### TASK OBJECTIVE
Please transcribe the listing below in full and word for word, without its pictures.

### DATA BLOCK
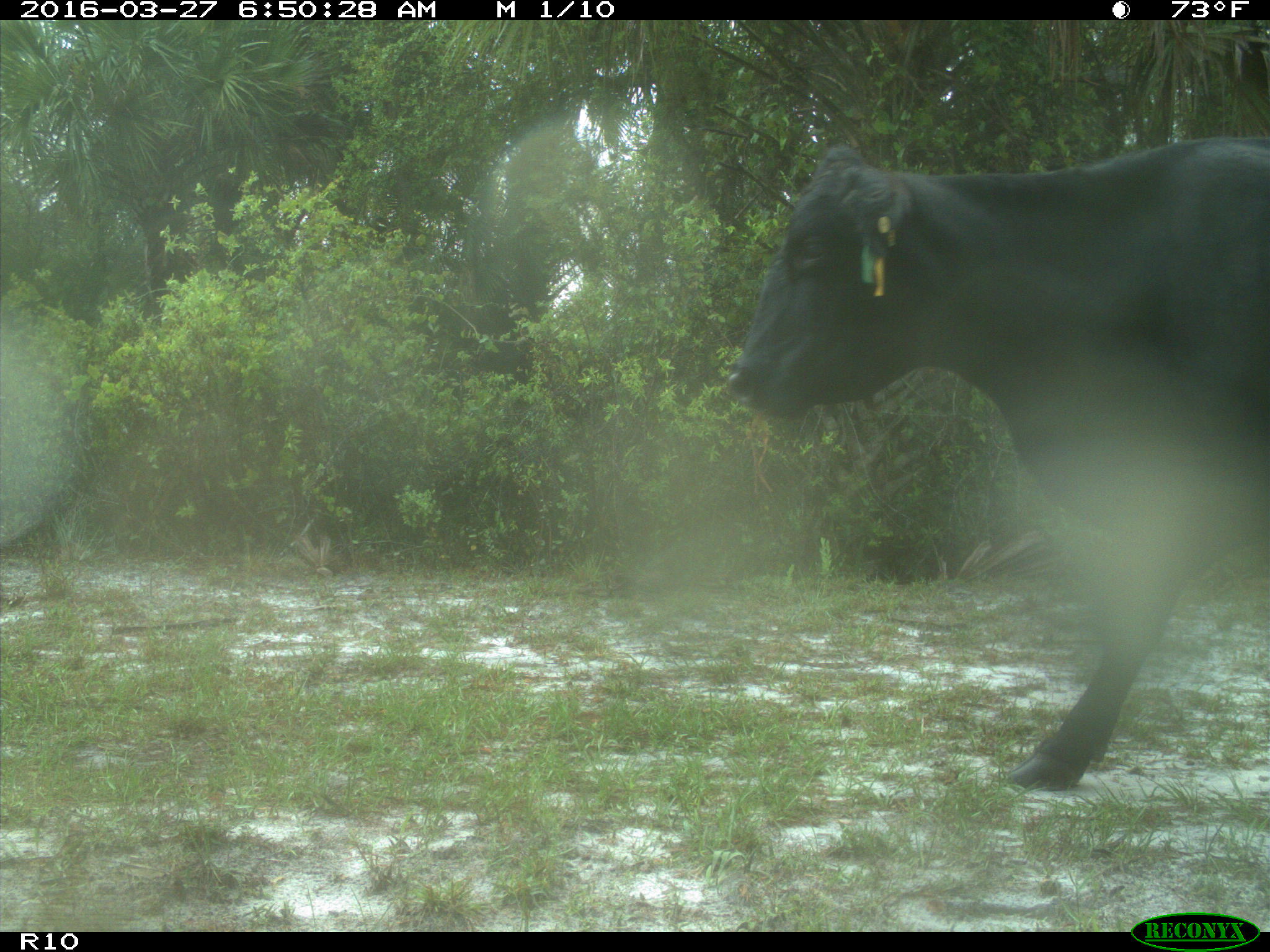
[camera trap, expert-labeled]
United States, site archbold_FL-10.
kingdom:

### SOLUTION TO THIS TASK
[camera trap, expert-labeled]
United States, site archbold_FL-10.
kingdom:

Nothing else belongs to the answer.